● **Stated task**: Copy the following lines of data word for word, changing nothing.

(Lines of data)
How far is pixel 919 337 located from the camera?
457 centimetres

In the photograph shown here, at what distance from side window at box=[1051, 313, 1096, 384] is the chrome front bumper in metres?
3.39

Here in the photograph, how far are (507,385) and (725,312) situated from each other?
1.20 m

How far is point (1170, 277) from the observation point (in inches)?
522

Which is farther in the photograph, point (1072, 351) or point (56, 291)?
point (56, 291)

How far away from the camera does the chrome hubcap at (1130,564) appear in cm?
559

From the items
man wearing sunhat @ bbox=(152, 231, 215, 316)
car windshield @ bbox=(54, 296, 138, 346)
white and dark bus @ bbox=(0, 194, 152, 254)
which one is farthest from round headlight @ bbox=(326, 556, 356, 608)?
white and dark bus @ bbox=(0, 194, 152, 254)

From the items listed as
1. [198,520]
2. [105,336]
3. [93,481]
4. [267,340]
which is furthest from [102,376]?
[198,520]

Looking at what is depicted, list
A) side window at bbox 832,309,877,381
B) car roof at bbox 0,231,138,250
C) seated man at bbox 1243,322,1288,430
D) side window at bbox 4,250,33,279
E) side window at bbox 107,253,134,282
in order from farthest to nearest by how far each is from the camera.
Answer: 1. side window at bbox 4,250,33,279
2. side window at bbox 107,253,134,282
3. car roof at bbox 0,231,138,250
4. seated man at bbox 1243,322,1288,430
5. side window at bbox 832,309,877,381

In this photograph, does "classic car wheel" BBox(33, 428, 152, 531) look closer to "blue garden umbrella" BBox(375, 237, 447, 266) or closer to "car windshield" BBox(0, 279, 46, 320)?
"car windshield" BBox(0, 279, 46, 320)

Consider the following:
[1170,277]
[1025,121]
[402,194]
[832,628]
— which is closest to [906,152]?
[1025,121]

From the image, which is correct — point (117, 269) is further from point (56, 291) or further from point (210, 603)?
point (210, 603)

● **Finished task**:
How far is pixel 919 337 located from the camera?
457 centimetres

In the photograph shown here, at what distance from side window at box=[1051, 313, 1096, 384] is the chrome front bumper in metres?
3.39

Here in the photograph, how far are (507,385) and (725,312) situated from each other?
1.20 m

How far is point (1170, 277) from the observation point (in inches)?
522

Which is farther in the photograph, point (1072, 351) or point (56, 291)?
point (56, 291)

How far away from the camera does the chrome hubcap at (1130,564) appear in cm?
559

From the items
man wearing sunhat @ bbox=(152, 231, 215, 316)
car windshield @ bbox=(54, 296, 138, 346)
white and dark bus @ bbox=(0, 194, 152, 254)
which one is farthest from round headlight @ bbox=(326, 556, 356, 608)?
white and dark bus @ bbox=(0, 194, 152, 254)

From the items listed as
1. [198,520]
2. [105,336]
3. [93,481]
4. [267,340]
which is furthest from [102,376]?
[198,520]

Looking at what is depicted, list
A) side window at bbox 832,309,877,381
B) car roof at bbox 0,231,138,250
C) seated man at bbox 1243,322,1288,430
D) side window at bbox 4,250,33,279
E) side window at bbox 107,253,134,282
in order from farthest to nearest by how far each is from the camera.
Answer: 1. side window at bbox 4,250,33,279
2. side window at bbox 107,253,134,282
3. car roof at bbox 0,231,138,250
4. seated man at bbox 1243,322,1288,430
5. side window at bbox 832,309,877,381

In this photograph, does "classic car wheel" BBox(33, 428, 152, 531) look closer to "blue garden umbrella" BBox(375, 237, 447, 266) or closer to "car windshield" BBox(0, 279, 46, 320)?
"car windshield" BBox(0, 279, 46, 320)

Consider the following:
[1170,277]
[1025,121]
[402,194]
[832,628]
— which is closest to [906,152]?
[1025,121]

From the image, which is correct — point (117, 269) is further from point (56, 291) or further from point (210, 603)?
point (210, 603)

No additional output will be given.